Records for this exercise:
%%
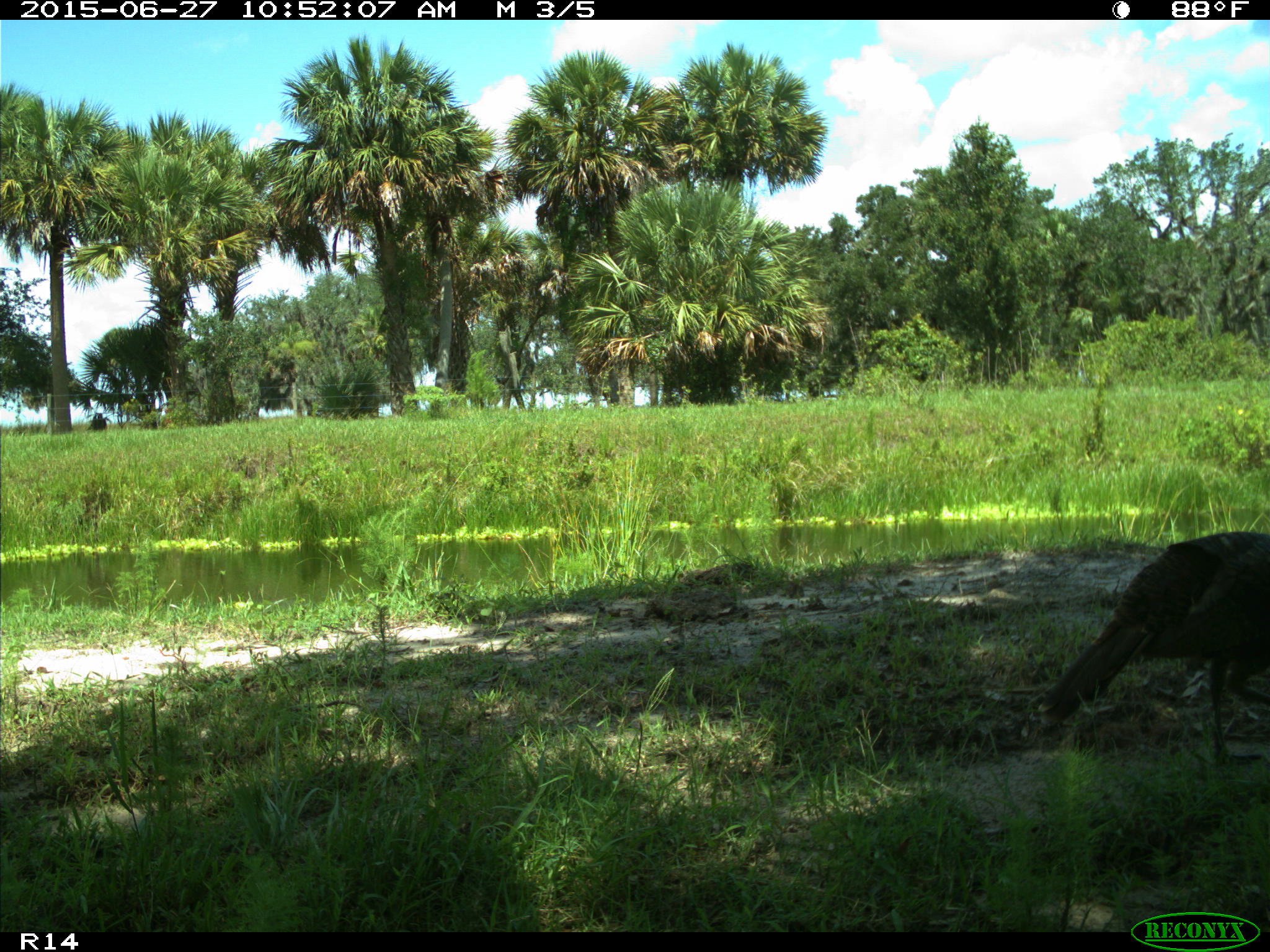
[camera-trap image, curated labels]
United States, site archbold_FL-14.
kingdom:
%%
%%
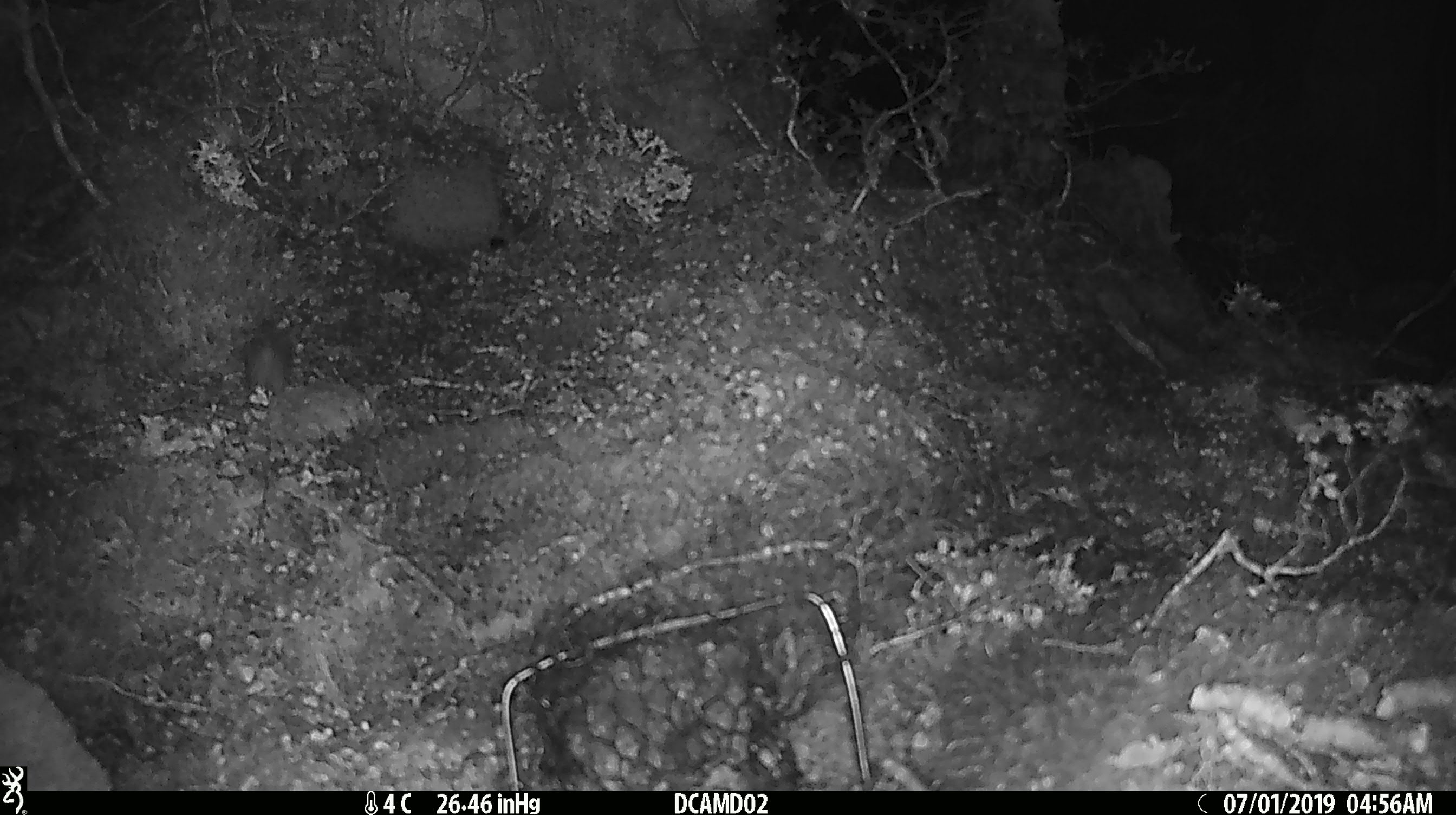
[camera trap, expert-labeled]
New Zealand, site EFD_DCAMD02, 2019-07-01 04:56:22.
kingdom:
%%
Exercise:
Counting only lines that hold the word "trap", report how many there are in the listing above, as a number alone.

Result for this exercise:
2